╔══

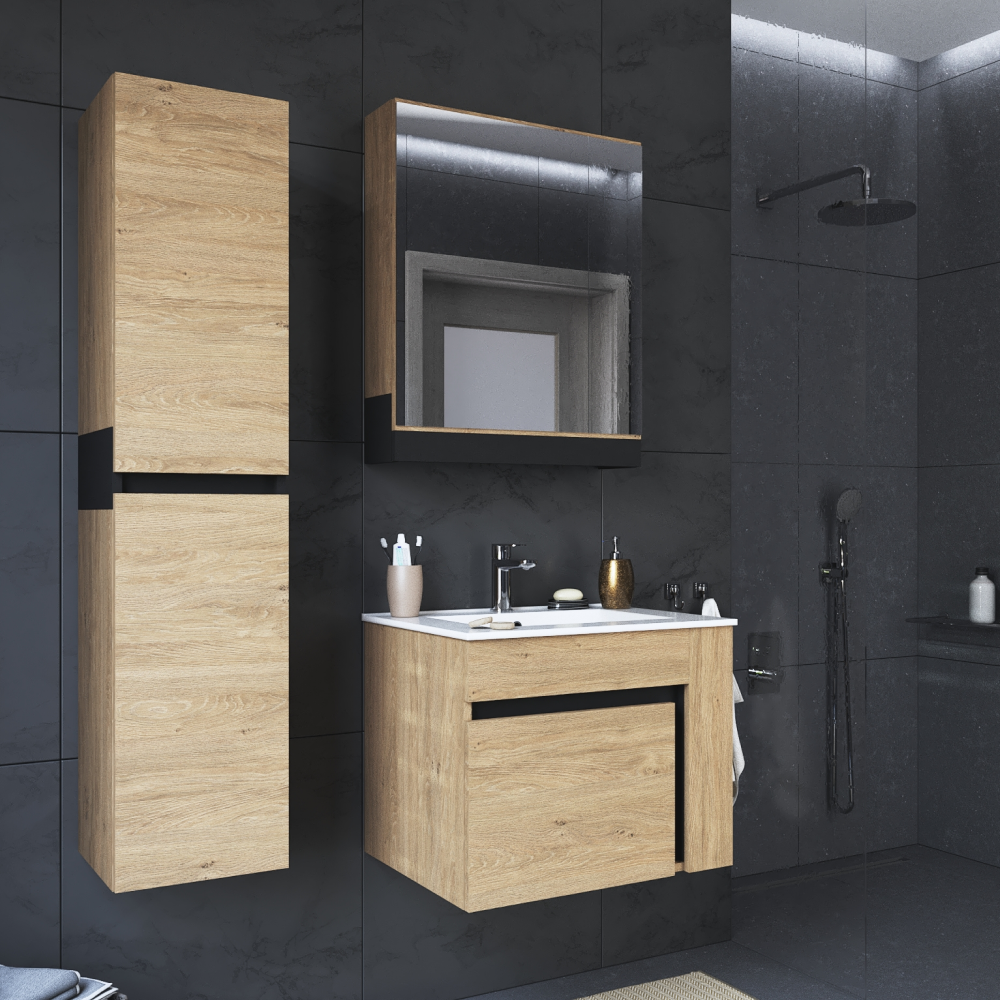 Dulăpior suspendat cu oglindă UTRERA 60, stejar auriu/negru, 60x15x72 cm Kondela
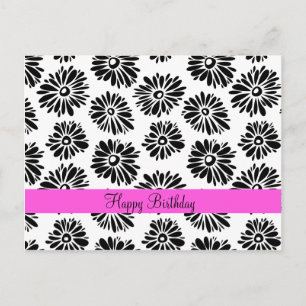 Black and white floral Postcard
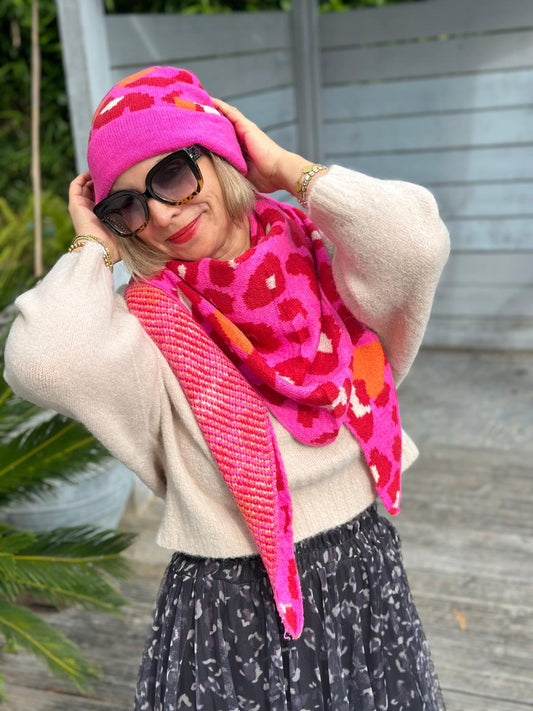 LEO LOVE Dreiecks-Schal in Pink/Orange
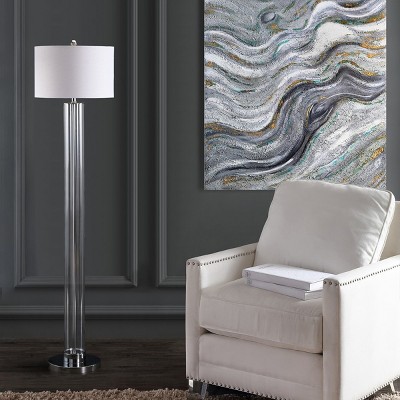 Lovato 64" Clear Glass & Polished Chrome Traditional Floor Lamp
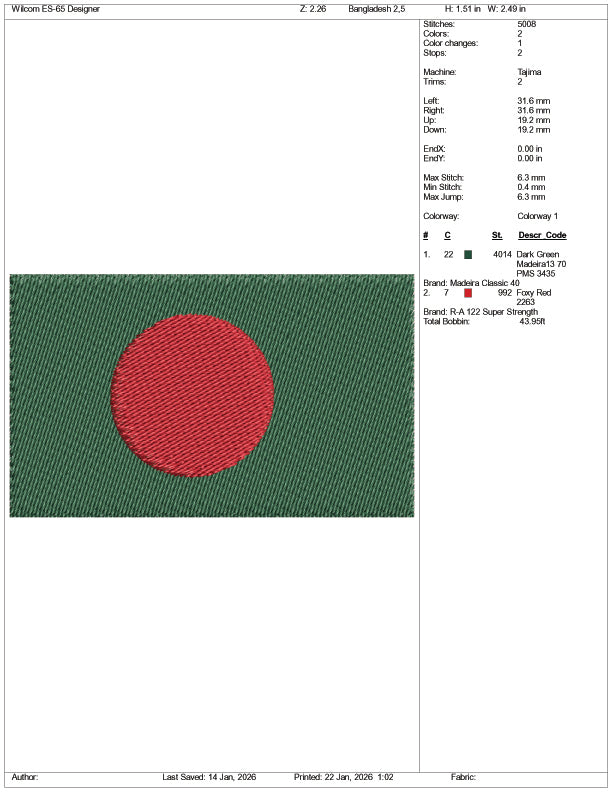 Bangladesh Flag Embroidery Design Files - 3 Size's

╚══

» Task statement:
Repeat every row above word for word, leaving out the pictures.

» Written response:
 Dulăpior suspendat cu oglindă UTRERA 60, stejar auriu/negru, 60x15x72 cm Kondela
 Black and white floral Postcard
 LEO LOVE Dreiecks-Schal in Pink/Orange
 Lovato 64" Clear Glass & Polished Chrome Traditional Floor Lamp
 Bangladesh Flag Embroidery Design Files - 3 Size's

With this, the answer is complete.